If you see a good looking car with clean, crisp lines, do you think you’d be inclined to like it more than a plain-looking car?
Me, too.
So I can’t tell you how excited I was to learn that Point Roll conducted tests to discover if high-resolution online ads registered more favorably with viewers than low-resolution ads.
Spoiler alert! They did. Well, knock me over with a feather.
Todd Pasternack, the vice president of digital innovation and product strategy at PointRoll, acknowledges that the results of this test did not knock his socks off, except that it gave some statistical underpinning to a somewhat obvious but apparently untested supposition.
And there were some surprises, too.
This was a little, itty-bitty test for which PointRoll seems to be making no oversized claims. PlayCollective hooked up just 19 people between the ages of 25-40, and they only saw four ads—for Walmart and Lowe’s and “Dr. Oz” and the Bravo network. (The test results separate computers from tablets, and smartphones weren't included.)
“The biometric results demonstrate conclusively that higher video resolution significantly increases engagement with digital advertising," PlayCollective’s CEO J. Alison Bryant says.

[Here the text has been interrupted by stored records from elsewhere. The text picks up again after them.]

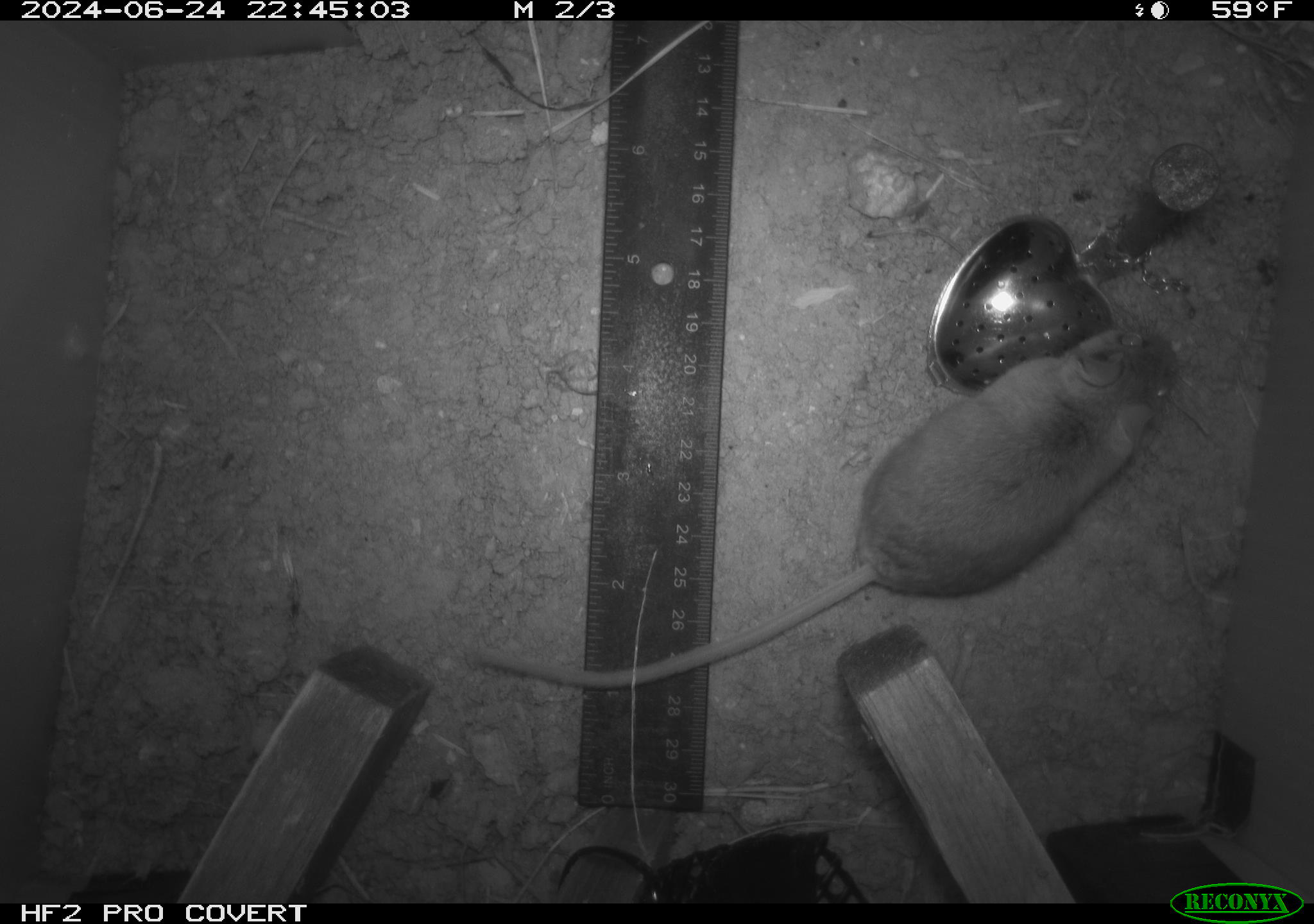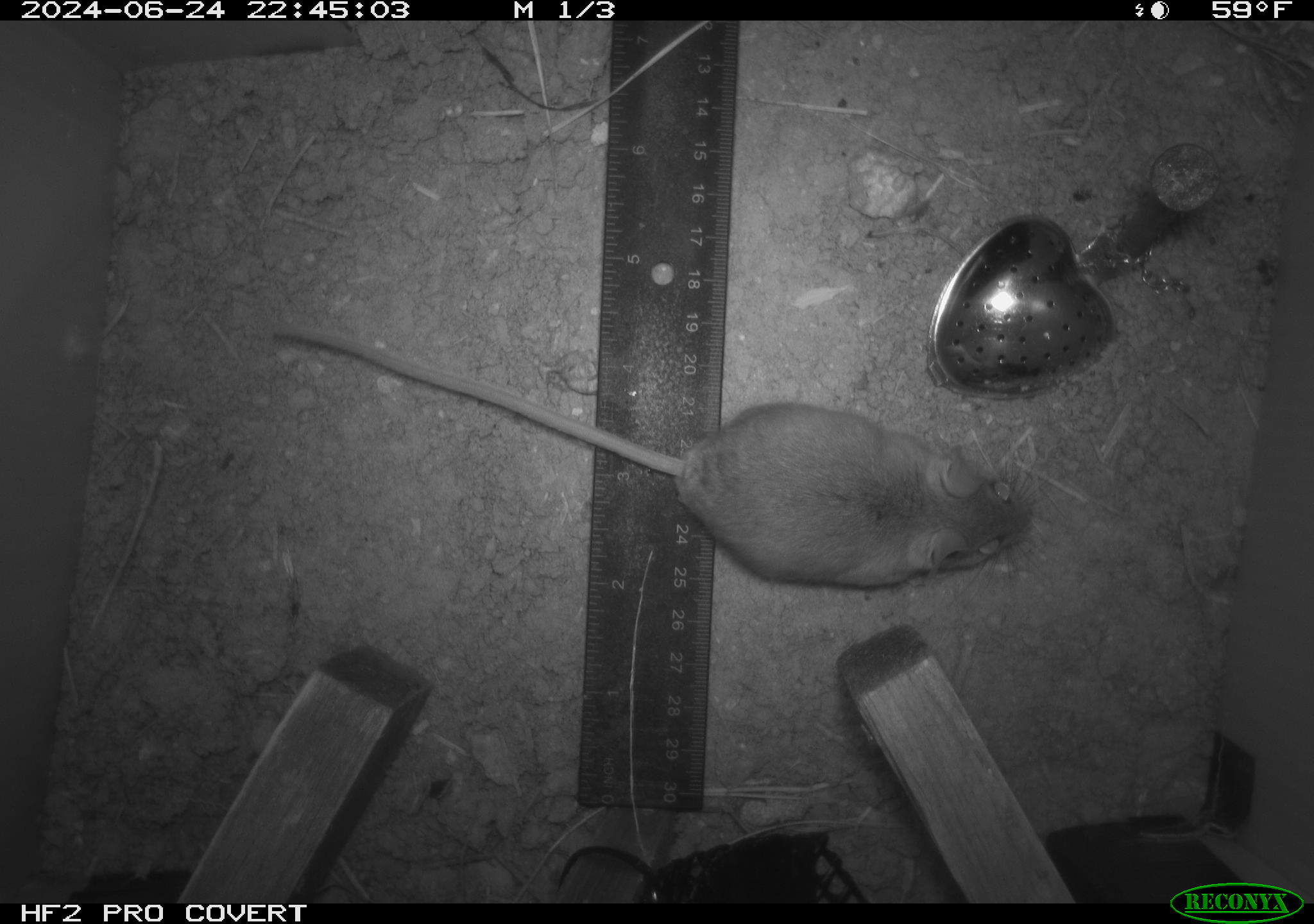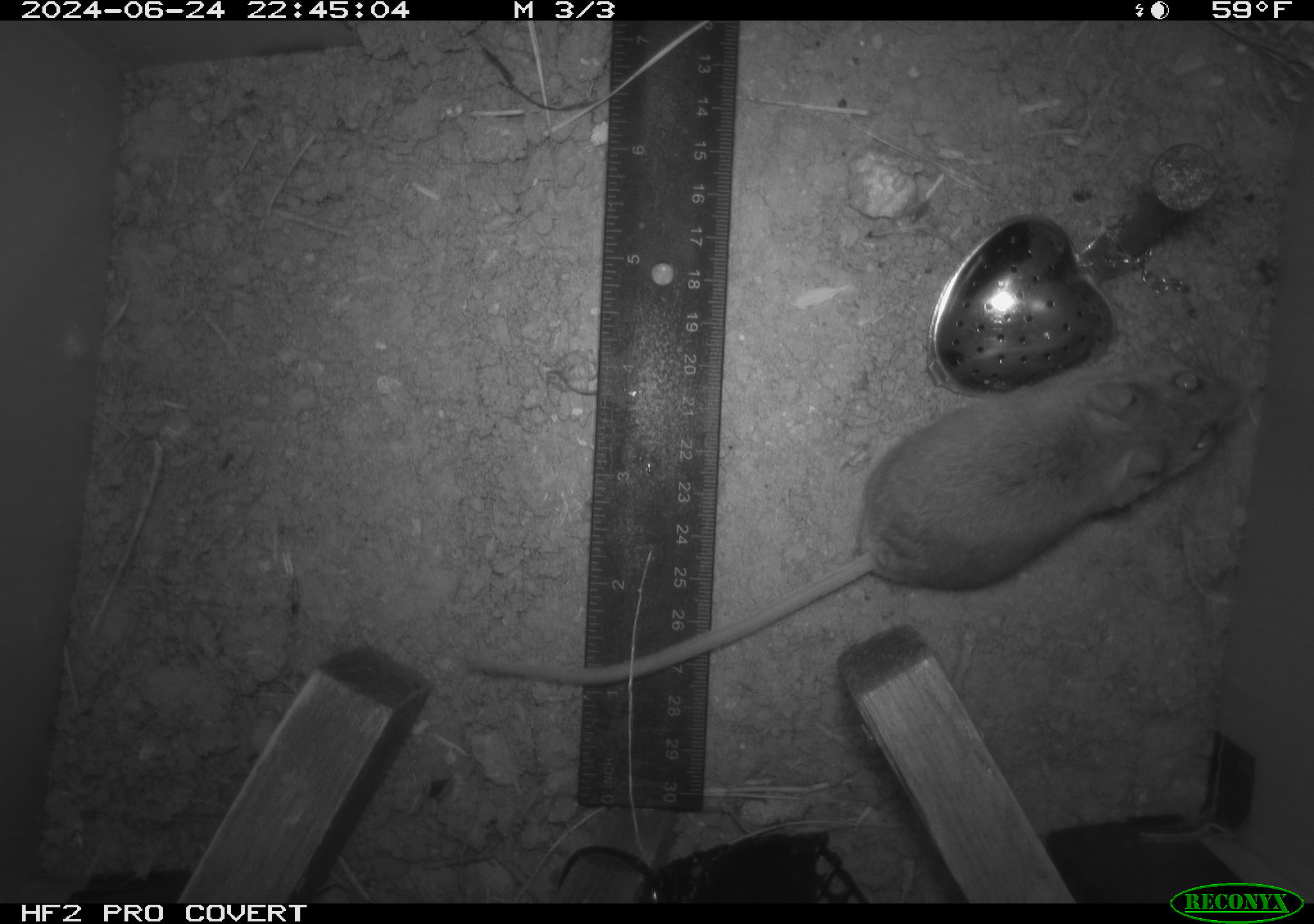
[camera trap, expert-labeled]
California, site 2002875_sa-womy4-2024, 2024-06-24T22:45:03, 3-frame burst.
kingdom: Animalia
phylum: Chordata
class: Mammalia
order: Rodentia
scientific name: Rodentia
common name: mouse species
Mouse species (Rodentia).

It’s of no small interest to PointRoll, which Pasternack says tries to take care to encode the media it delivers, so its quality is top notch.
The test was based in part on Pasternack “seeing a lot of video that was of real crappy quality and being surprised by it and wondering if that made any difference.” This test says it does.
Advertisers and agencies, he thinks, may take it for granted.
Onto the study. PointRoll measured heart rate to measure attention, skin conductance to check arousal and facial gestures—frowns and smiles and such--to note emotional response.
One thing I learned right away is that, as an indicator of attention, the heart rate goes down, not up. (Great cocktail chatter!)
And the PointRoll charts show emphatically that heart rates stayed much higher through low-resolution ads than high-res ads, particularly at the start and the end. If attention somewhat equals engagement, high-res wins.
Especially on a tablet, hi-res ads garner much more attention.
As for arousal, though, low-res ads would seem to have done much better than high-res ones on tablets, but PointRoll’s study notes, even there it ends on a downer. (PointRoll also points out these weren’t the most exciting ads in the world to start with.)
Emotional response doesn’t seem to be radically different between low and high resolution. We just soldier on!
But here’s an interesting thing: Near the end of ads seen on tablets, the positive emotional response indicators seem to spike for low-res ads—which may not be good news.
Pasternack suggests that’s because study subjects sense the ad is over. “It’s the ‘Thank God this video is ending’ phenomenon,” Pastenack says. Your body wants a quick out.
The study says the same thing, mushing together the other low-res measurements. The charts are measuring a kind of “ad avoidance, as the strongest response occurs toward the end of an ad and attention and arousal data showed that participants were less engaged at the end,” the study narrative reads.
The bottom line study result is not based on any kind of fancy dial reading, just a survey.
Participants like high resolution ads better and perceived them as higher quality videos On a typical scale of 1-10, viewers on a computer gave high resolution ads a 7.2, and tablet high-res ads a 6.8. They gave low-res ads on a computer a 6 and 6.1 on a tablet, with similar stats for the quality of the video.
For Pasternack, the results say what he and I (and you) have figured all along. Vivid, high-resolution ads are just plainly more eye-catching. “They make a difference,” he say. “It makes no sense to take it for granted.”